[Collection entries]
*** Begin section ***

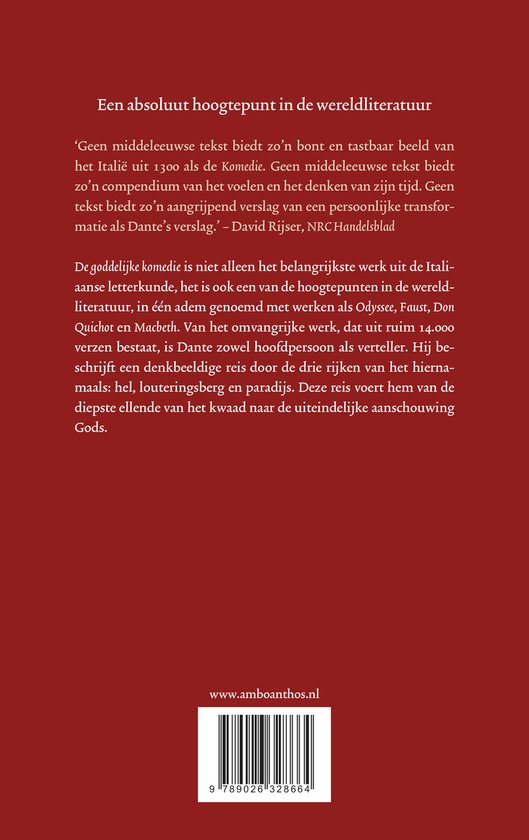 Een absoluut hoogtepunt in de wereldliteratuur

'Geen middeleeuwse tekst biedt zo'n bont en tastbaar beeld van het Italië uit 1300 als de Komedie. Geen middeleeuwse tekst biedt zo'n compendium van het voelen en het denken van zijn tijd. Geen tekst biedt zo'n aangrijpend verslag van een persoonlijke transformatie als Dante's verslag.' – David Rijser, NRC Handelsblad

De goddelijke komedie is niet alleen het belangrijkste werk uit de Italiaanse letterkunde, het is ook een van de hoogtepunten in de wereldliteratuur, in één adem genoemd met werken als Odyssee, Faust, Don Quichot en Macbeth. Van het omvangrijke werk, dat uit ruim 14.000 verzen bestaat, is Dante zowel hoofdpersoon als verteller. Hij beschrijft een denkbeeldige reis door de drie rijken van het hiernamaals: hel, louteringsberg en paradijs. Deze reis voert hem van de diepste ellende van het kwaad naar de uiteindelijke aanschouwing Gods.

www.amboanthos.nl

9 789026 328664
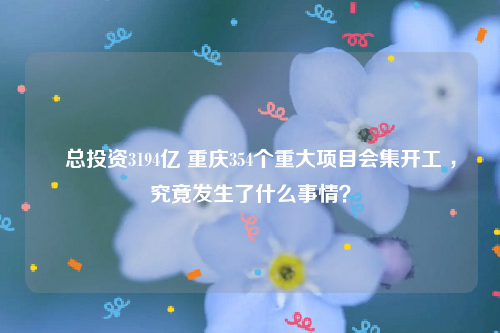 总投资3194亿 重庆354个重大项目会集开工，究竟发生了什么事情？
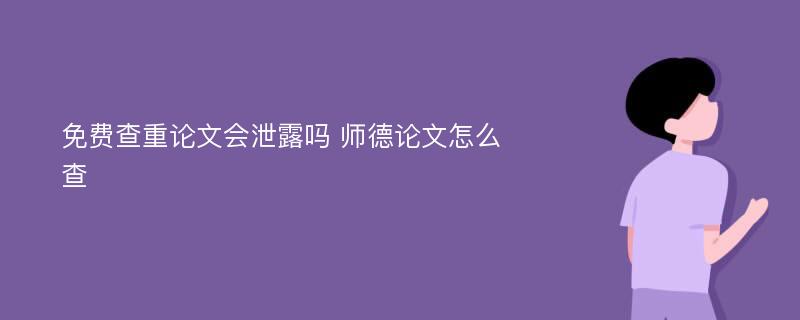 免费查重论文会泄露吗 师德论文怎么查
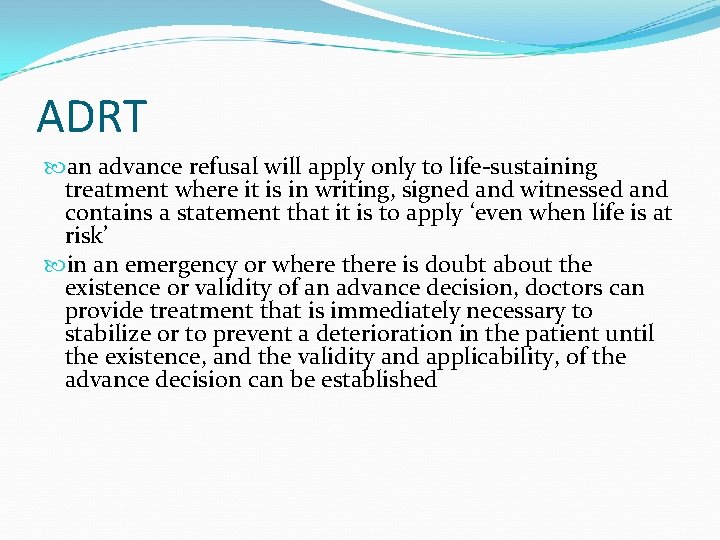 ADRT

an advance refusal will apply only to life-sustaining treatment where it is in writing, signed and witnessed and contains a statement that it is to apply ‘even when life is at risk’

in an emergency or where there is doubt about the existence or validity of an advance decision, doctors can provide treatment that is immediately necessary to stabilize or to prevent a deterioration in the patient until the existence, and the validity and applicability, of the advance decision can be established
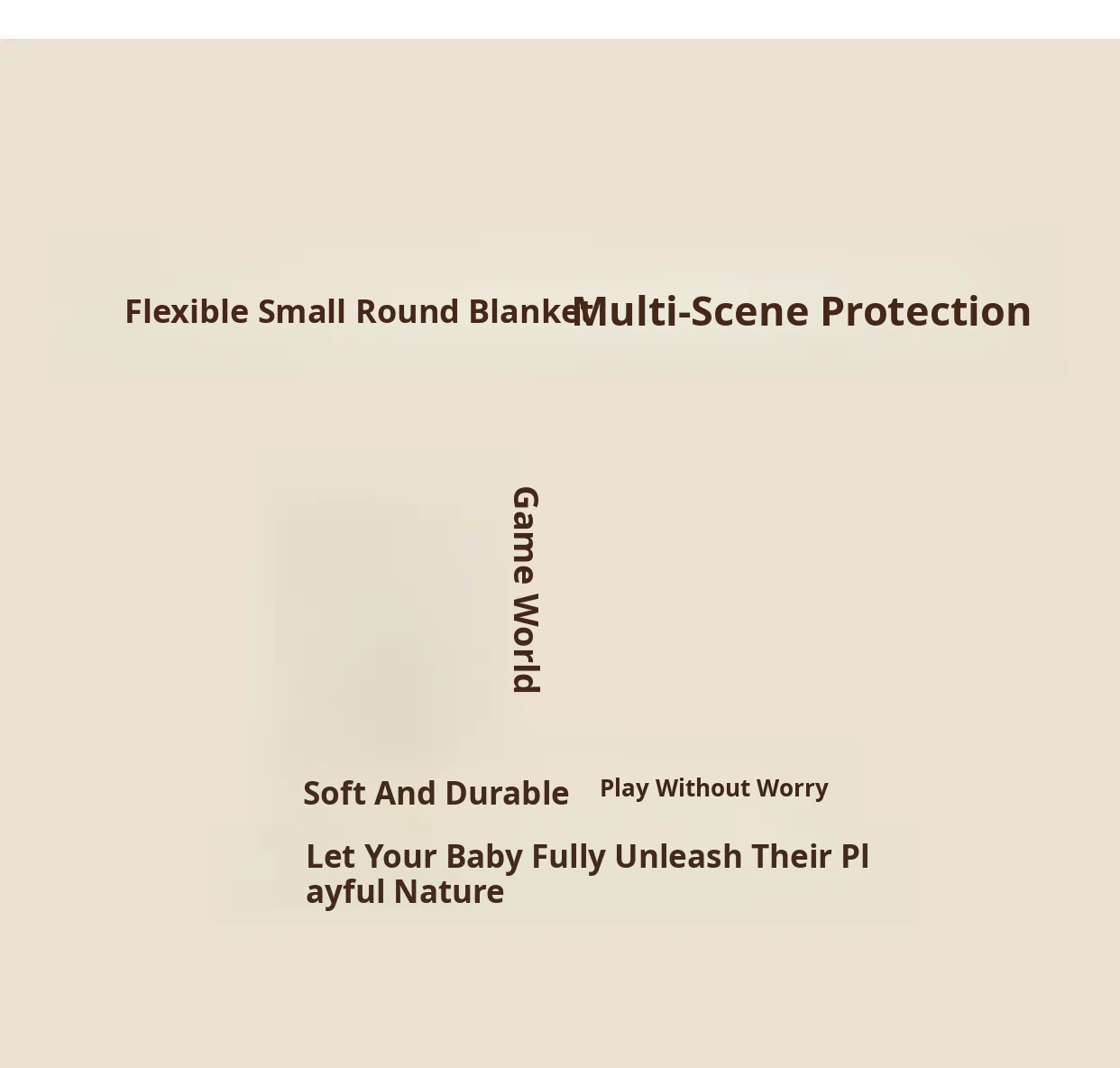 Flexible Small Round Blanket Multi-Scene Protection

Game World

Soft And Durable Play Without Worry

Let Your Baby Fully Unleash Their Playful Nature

*** End section ***
*** Begin section ***

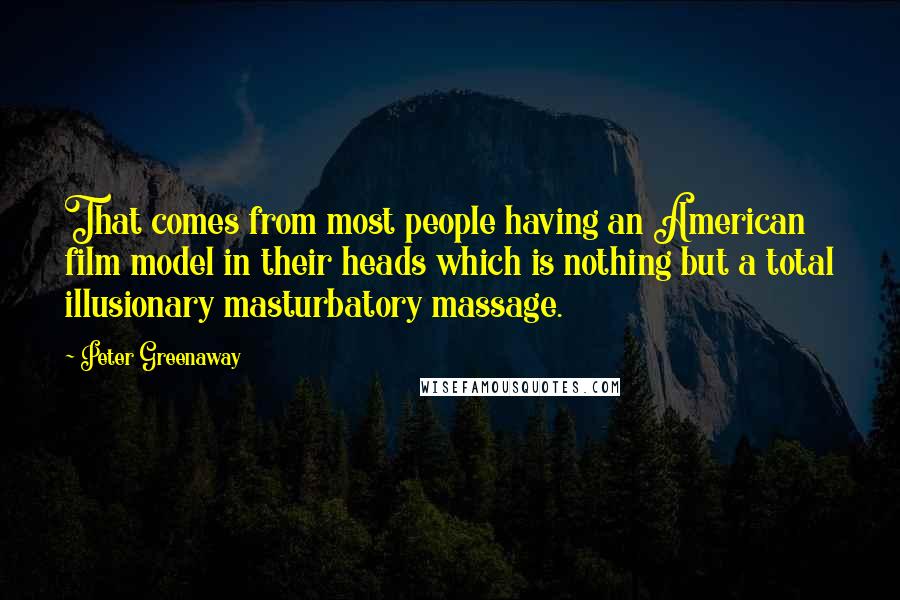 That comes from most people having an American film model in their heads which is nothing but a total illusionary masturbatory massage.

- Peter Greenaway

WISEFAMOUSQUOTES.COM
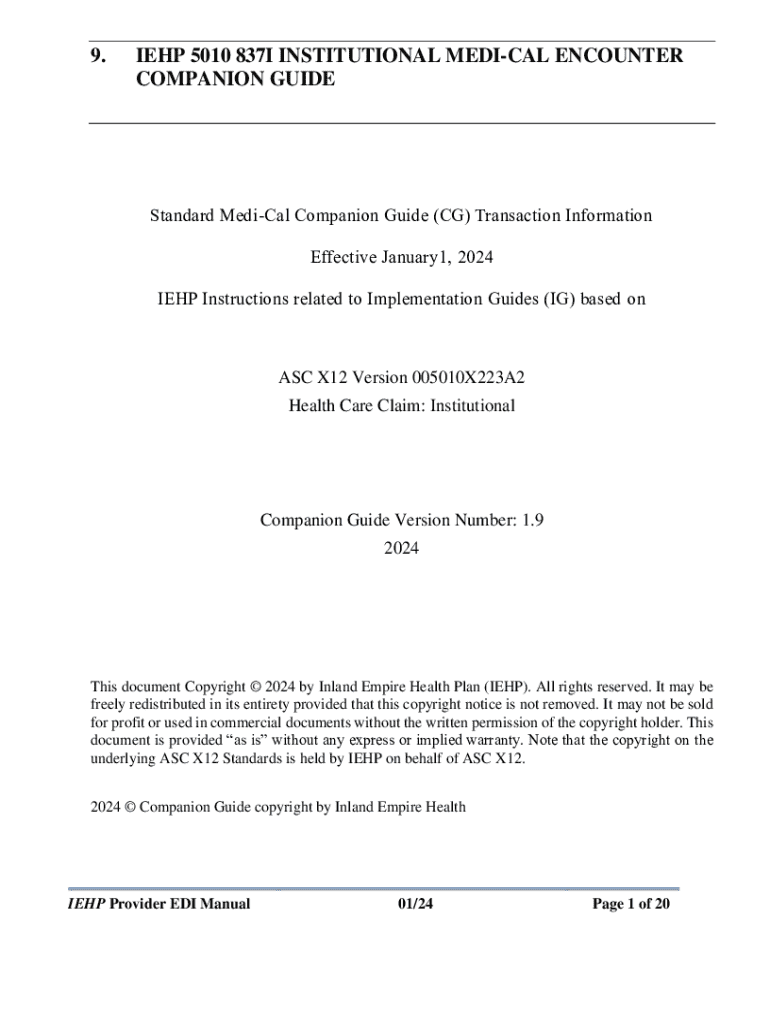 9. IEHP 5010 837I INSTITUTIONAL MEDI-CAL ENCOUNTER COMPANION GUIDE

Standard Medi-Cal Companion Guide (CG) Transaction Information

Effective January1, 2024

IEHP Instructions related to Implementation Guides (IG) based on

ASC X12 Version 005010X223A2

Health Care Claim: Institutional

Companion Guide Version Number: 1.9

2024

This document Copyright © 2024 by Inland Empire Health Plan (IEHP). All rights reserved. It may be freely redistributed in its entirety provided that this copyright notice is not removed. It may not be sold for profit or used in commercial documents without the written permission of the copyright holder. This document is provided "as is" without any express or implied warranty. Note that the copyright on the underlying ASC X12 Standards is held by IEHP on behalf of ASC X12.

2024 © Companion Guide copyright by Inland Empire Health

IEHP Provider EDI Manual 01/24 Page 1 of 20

*** End section ***

**Activity**
Exactly the lines starting at the one above with "免费查重论文会泄露吗 师德论文怎么查" and ending at the one with "Let Your Baby" should be printed, and nothing else. Omit the pictures.

**Solution to this task**
 免费查重论文会泄露吗 师德论文怎么查
 ADRT

an advance refusal will apply only to life-sustaining treatment where it is in writing, signed and witnessed and contains a statement that it is to apply ‘even when life is at risk’

in an emergency or where there is doubt about the existence or validity of an advance decision, doctors can provide treatment that is immediately necessary to stabilize or to prevent a deterioration in the patient until the existence, and the validity and applicability, of the advance decision can be established
 Flexible Small Round Blanket Multi-Scene Protection

Game World

Soft And Durable Play Without Worry

Let Your Baby Fully Unleash Their Playful Nature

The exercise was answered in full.